Items from a data source
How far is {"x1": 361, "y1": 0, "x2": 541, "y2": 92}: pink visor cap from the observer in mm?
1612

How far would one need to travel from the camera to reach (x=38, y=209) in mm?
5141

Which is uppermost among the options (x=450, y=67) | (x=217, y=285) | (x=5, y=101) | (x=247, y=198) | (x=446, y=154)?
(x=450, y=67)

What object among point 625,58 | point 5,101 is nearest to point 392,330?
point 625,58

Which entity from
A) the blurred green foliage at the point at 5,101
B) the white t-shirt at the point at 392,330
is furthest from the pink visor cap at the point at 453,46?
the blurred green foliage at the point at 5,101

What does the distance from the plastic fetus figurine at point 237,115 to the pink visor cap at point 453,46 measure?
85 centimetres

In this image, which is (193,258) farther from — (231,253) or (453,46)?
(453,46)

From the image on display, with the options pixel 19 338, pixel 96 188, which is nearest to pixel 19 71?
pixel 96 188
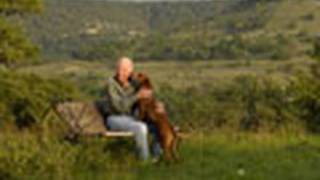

- [Aim of the exercise]:
Please copy every item above word for word, leaving out the pictures.

- [Task solution]:
How far is {"x1": 361, "y1": 0, "x2": 541, "y2": 92}: pink visor cap from the observer in mm?
1612

How far would one need to travel from the camera to reach (x=38, y=209) in mm?
5141

Which is uppermost among the options (x=450, y=67) | (x=217, y=285) | (x=5, y=101) | (x=247, y=198) | (x=446, y=154)?
(x=450, y=67)

What object among point 625,58 | point 5,101 is nearest to point 392,330?
point 625,58

Which entity from
A) the blurred green foliage at the point at 5,101
B) the white t-shirt at the point at 392,330
is furthest from the pink visor cap at the point at 453,46?
the blurred green foliage at the point at 5,101

What does the distance from the plastic fetus figurine at point 237,115 to the pink visor cap at point 453,46 measure?
85 centimetres

In this image, which is (193,258) farther from — (231,253) or (453,46)?
(453,46)

From the image on display, with the options pixel 19 338, pixel 96 188, which is nearest to pixel 19 71?
pixel 96 188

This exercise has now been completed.